Ceph blustore over RDMA performance gain

Gerhard W. Recher

Active Member
Mar 10, 2017
158
8
38
Munich
i Just succeed to have udaddy and rping happy i followed elurex suggestion... but
Code:
unpack build OFED driver
cd to DEBS

dpkg --force-overwrite  -i *.deb
reboot
and all rdma pingers are happy

but change ceph.conf to RDMA still mon and mgr are unhappy with memlock ! but i set these to infinity!

I'm totally lost in this moment have no glue why mon and mgr are failing to invoke RDMA !
 

alexskysilk

Renowned Member
Oct 16, 2015
804
105
63
Chatsworth, CA
www.skysilk.com
i Just succeed to have udaddy and rping happy i followed elurex suggestion... but
Code:
unpack build OFED driver
cd to DEBS

dpkg --force-overwrite  -i *.deb
reboot
and all rdma pingers are happy

but change ceph.conf to RDMA still mon and mgr are unhappy with memlock ! but i set these to infinity!

I'm totally lost in this moment have no glue why mon and mgr are failing to invoke RDMA !
changing to rdma means restarting all monitors; the process will be the same as https://pve.proxmox.com/wiki/Ceph_Server#Disabling_Cephx
 

Gerhard W. Recher

Active Member
Mar 10, 2017
158
8
38
Munich

alexskysilk

Renowned Member
Oct 16, 2015
804
105
63
Chatsworth, CA
www.skysilk.com
i rebooted whole cluster all 4 nodes !
do you have a running cluseter with RDMA ? which steps do you made to get it running in detail ?
I'm totally stuck ...
I did have it working last year and determined the performance gain (loss) to be negligible and not worth the effort.
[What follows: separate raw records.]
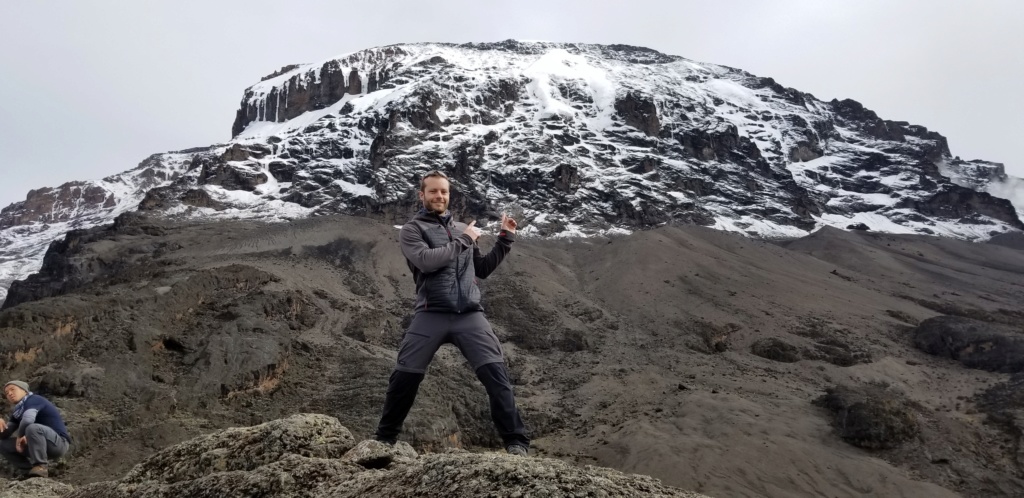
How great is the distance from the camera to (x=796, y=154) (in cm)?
10312

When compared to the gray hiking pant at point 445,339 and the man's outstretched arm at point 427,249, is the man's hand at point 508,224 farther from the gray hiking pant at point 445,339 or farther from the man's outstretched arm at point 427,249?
the gray hiking pant at point 445,339

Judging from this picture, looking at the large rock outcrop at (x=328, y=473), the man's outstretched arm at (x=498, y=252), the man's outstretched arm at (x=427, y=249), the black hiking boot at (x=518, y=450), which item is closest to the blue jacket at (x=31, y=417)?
the large rock outcrop at (x=328, y=473)

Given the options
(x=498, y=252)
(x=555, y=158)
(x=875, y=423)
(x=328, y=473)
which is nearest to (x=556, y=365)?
(x=875, y=423)

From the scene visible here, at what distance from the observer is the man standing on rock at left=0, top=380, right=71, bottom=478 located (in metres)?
5.61

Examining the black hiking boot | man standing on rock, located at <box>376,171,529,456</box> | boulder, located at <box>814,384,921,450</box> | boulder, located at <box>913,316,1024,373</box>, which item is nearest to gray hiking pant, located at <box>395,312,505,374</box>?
man standing on rock, located at <box>376,171,529,456</box>

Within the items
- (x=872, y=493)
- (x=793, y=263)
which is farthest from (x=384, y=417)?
(x=793, y=263)

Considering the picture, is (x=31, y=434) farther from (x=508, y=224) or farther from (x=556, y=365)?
(x=556, y=365)

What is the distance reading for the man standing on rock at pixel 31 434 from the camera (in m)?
5.61

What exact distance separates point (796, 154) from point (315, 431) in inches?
4435

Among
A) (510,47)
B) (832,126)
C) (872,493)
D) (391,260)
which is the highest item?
(510,47)

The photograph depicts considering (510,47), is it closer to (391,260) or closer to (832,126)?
(832,126)

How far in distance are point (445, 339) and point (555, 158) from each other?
73.7 m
Without actually re-attempting it I cant see anything you're doing wrong, specifically...
 

Gerhard W. Recher

Active Member
Mar 10, 2017
158
8
38
Munich
@elurex ... please finally post your exact steps along with configuration file modifications you made ...
 

Gerhard W. Recher

Active Member
Mar 10, 2017
158
8
38
Munich
I did have it working last year and determined the performance gain (loss) to be negligible and not worth the effort. Without actually re-attempting it I cant see anything you're doing wrong, specifically...
@elurex claims 25% more speed, not loss , but gave no more response to my questions in this thread as you see ... :(
 

alexskysilk

Renowned Member
Oct 16, 2015
804
105
63
Chatsworth, CA
www.skysilk.com
@elurex claims 25% more speed, not loss , but gave no more response to my questions in this thread as you see ... :(

Your overall experience is going to be dependent on a number of factors, including (but not limited to) your drives, the CPU/RAM loadout of the nodes, the interface speed, etc, etc. I also benchmarked jewel with filestore. In other words- YMMV.
 

elurex

Active Member
Oct 28, 2015
204
11
38
Taiwan
i Just succeed to have udaddy and rping happy i followed elurex suggestion... but
Code:
unpack build OFED driver
cd to DEBS

dpkg --force-overwrite  -i *.deb
reboot
and all rdma pingers are happy

but change ceph.conf to RDMA still mon and mgr are unhappy with memlock ! but i set these to infinity!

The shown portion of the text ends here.